1 - La liberté de circulation face aux restrictions
L’état d’urgence sanitaire emporte plusieurs atteintes à la liberté de circulation des individus, qui ont tous été mis en place lors de la crise sanitaire du Covid-19 : confinement plus ou moins généralisé ; mise à l’isolement ; port du masque dans certains lieux, parfois même dans la rue ; mesures de couvre-feu… Le juge administratif est donc attentif à ce que l’atteinte portée à l’encontre de cette liberté fondamentale soit strictement nécessaire et proportionnée, comme il le fait classiquement (sur ce point, plus généralement v. : CE, 23 octobre 1959, Sieur Doublet, n°40922 ; CE, 19 mai 1933, Benjamin).
Dans ce contrôle effectué par le juge administratif, la liberté de circulation est régulièrement invoquée au cours des procédures de référé-liberté. Dans l’arrêt Commune de Sceaux, la commune qui avait réglementé la circulation évoque ainsi qu’il « n'est porté aucune atteinte, d'une part, à la liberté de circulation dès lors que le port d'une protection quelle qu'elle soit, n'empêche personne de circuler à tout moment de la journée dans toute la commune » (CE, Ord., 17 avril 2020, Cne de Sceaux, n° 440057). Les problèmes d’approvisionnement en masque, qui étaient réels au début de l’épidémie, sont invoqués pour contester une éventuelle atteinte à la liberté de circulation dès lors que le port du masque était, à certains égards, rendu obligatoire.
D’autres libertés fondamentales, notamment le droit à la vie privée, sont invoquées.
2 - Le droit à la vie privée face aux restrictions
Au-delà de la traditionnelle liberté de circulation, les mesures de lutte contre l’épidémie de Covid-19 ont souvent été considérées comme attentatoires au droit à la vie privée. Dans ce domaine, le tribunal administratif de Strasbourg a offert un exemple jurisprudentiel particulièrement intéressant. Face à un arrêté du maire de l’époque rendant obligatoire le port du masque dans l’hyper centre de la ville, le juge n’a pas reconnu d’atteinte à la liberté de circulation, mais justement une atteinte au droit à la vie privée, en ce qu’il engendre un droit à se vêtir comme on le souhaite. Pour le juge, « les choix faits quant à l’apparence que l’on souhaite avoir, dans l’espace public comme en privé, relèvent de l’expression de la personnalité de chacun et donc de la vie privée » (TA Strasbourg, Ord., 25 mai 2020, n° 2003058).

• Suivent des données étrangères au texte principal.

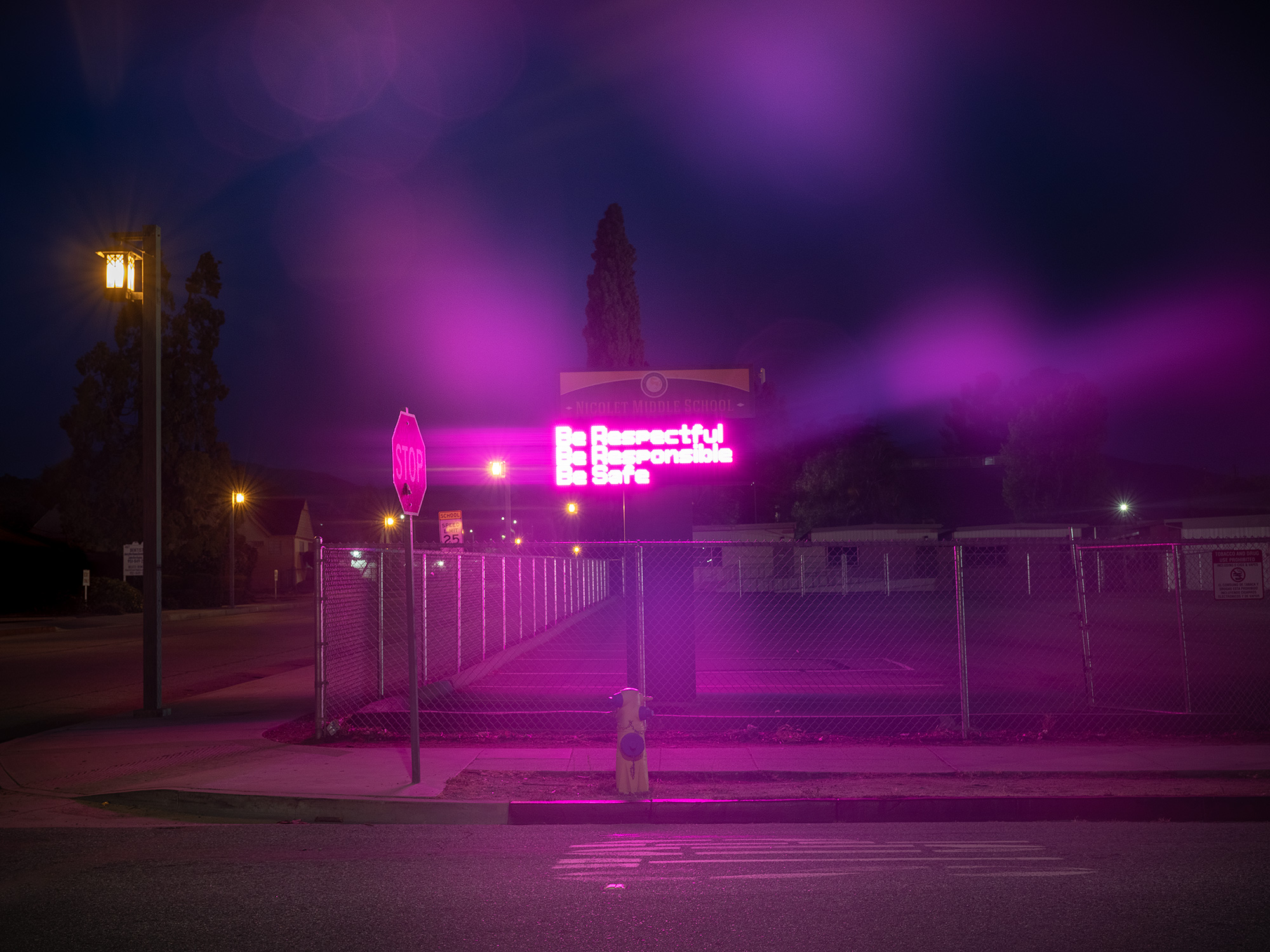 LED sign at night outside of high school.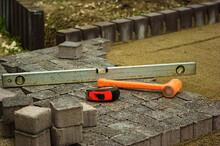 Budowa Chodnika - Młotek, Poziomica I Metrówka . Construction Of The Pavement - A Hammer, A Spirit Level And A Ruler.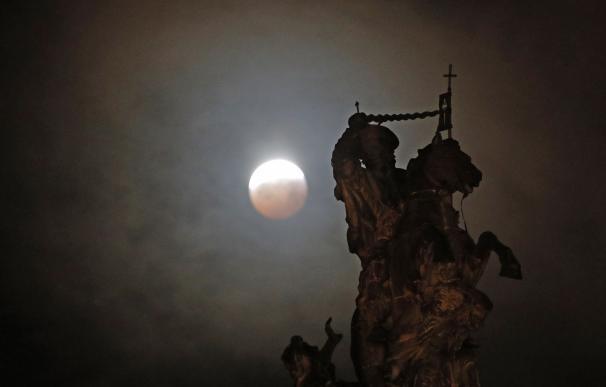 La luna llena durante la fase final del eclipse total, sobre una figura ecuestre del Apóstol Santiago en la Plaza del Obradoiro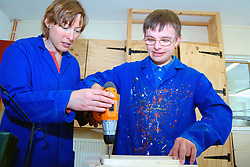 Young man with Downs Syndrome learning how to use a drill at a workshop for craftspeople with learning disabilities UK
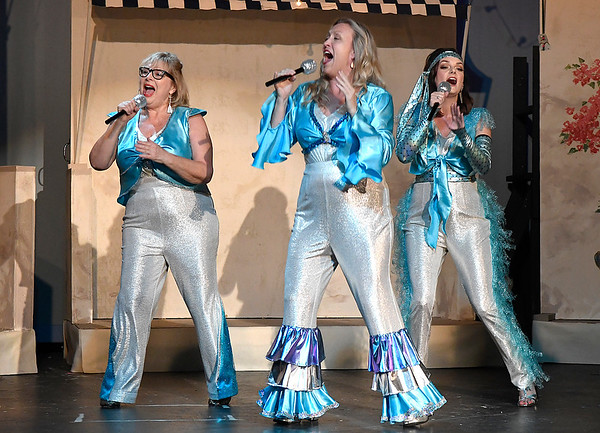 "(left to right) Cathy Nulph, Jill Ruding and Angela Lyons rehearse a song from the Gaslight Theater production of ""Mamma Mia"" Wednesday, July 10, 2019. (Billy Hefton / Enid News & Eagle)"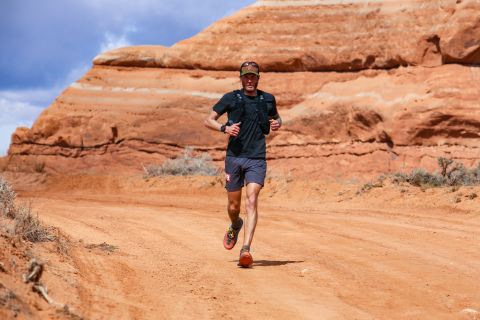 Jonathan Van Dyke running 50K ultramarathon, Behind the Rocks, in Moab, Utah. Photo courtesy of AKTIVA Sport Photography.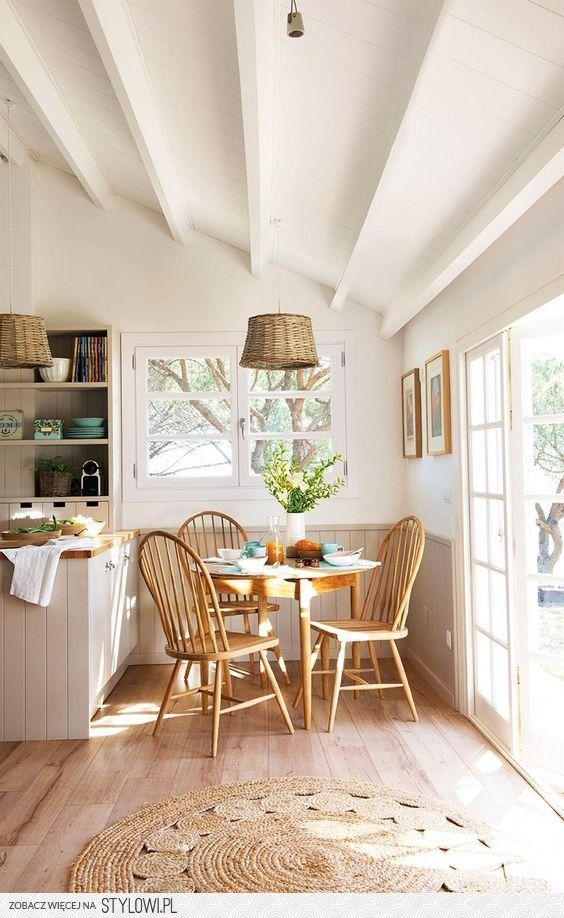 dining room, wooden floor, wooden wainscoting, white wall, wooden chairs, wooden table, rattan pendant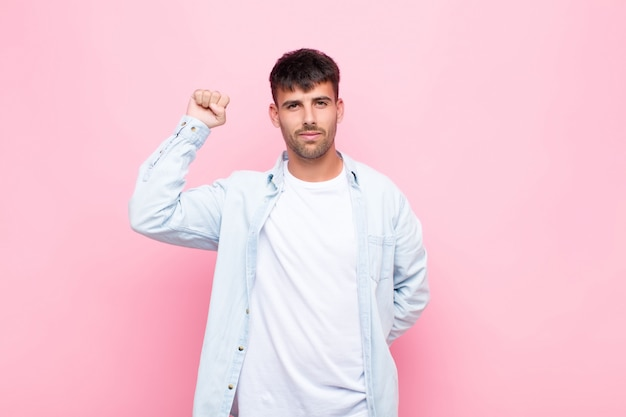 Hombre guapo joven que se siente serio, fuerte y rebelde, levantando el puño, protestando o luchando por la revolución contra la pared rosa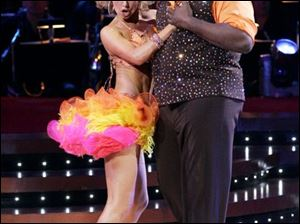 "Warren Sapp and Kym Johnson also grace the <a href="" http://www.ew.com/ew/article/0,,20231472,00.html"" target=""_blank  ""><font color=blue><b>'DWTS': A Field Guide to Tacky Fashion gallery</font color=blue></b></a>."
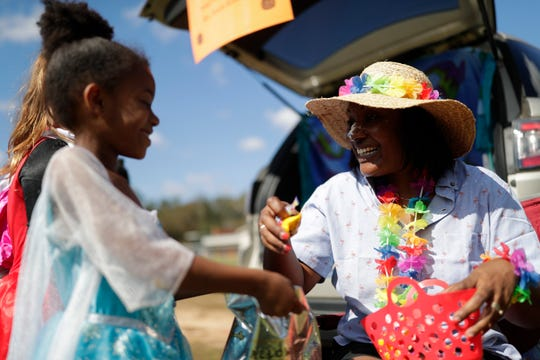 Principal Anicia Robinson hands out candy to Nevaeh Wright, a first grader, during trunk or treat at Sabal Palm Elementary in Tallahassee, Fla. Tuesday, Oct. 30, 2018.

Cette affaire met en lumière l’article 8 de la Convention européenne de sauvegarde des droits de l’Homme. En effet, la CEDH défend le droit au respect de la vie privée, mais cette dimension vestimentaire reste rarement invoquée devant elle (CEDH, 1er juillet 2014, aff. 43835/11 ; CEDH, 28 octobre 2014, aff. 49327/11).
Pour conclure, l’ensemble de ces décisions et ce contexte d’état d’urgence sanitaire soulèvent aussi, dans une moindre mesure, la question de la responsabilité des décideurs publics face à l’épidémie. Toutefois, le juge y est largement réfractaire, ne pouvant paralyser toute action publique dans ce domaine.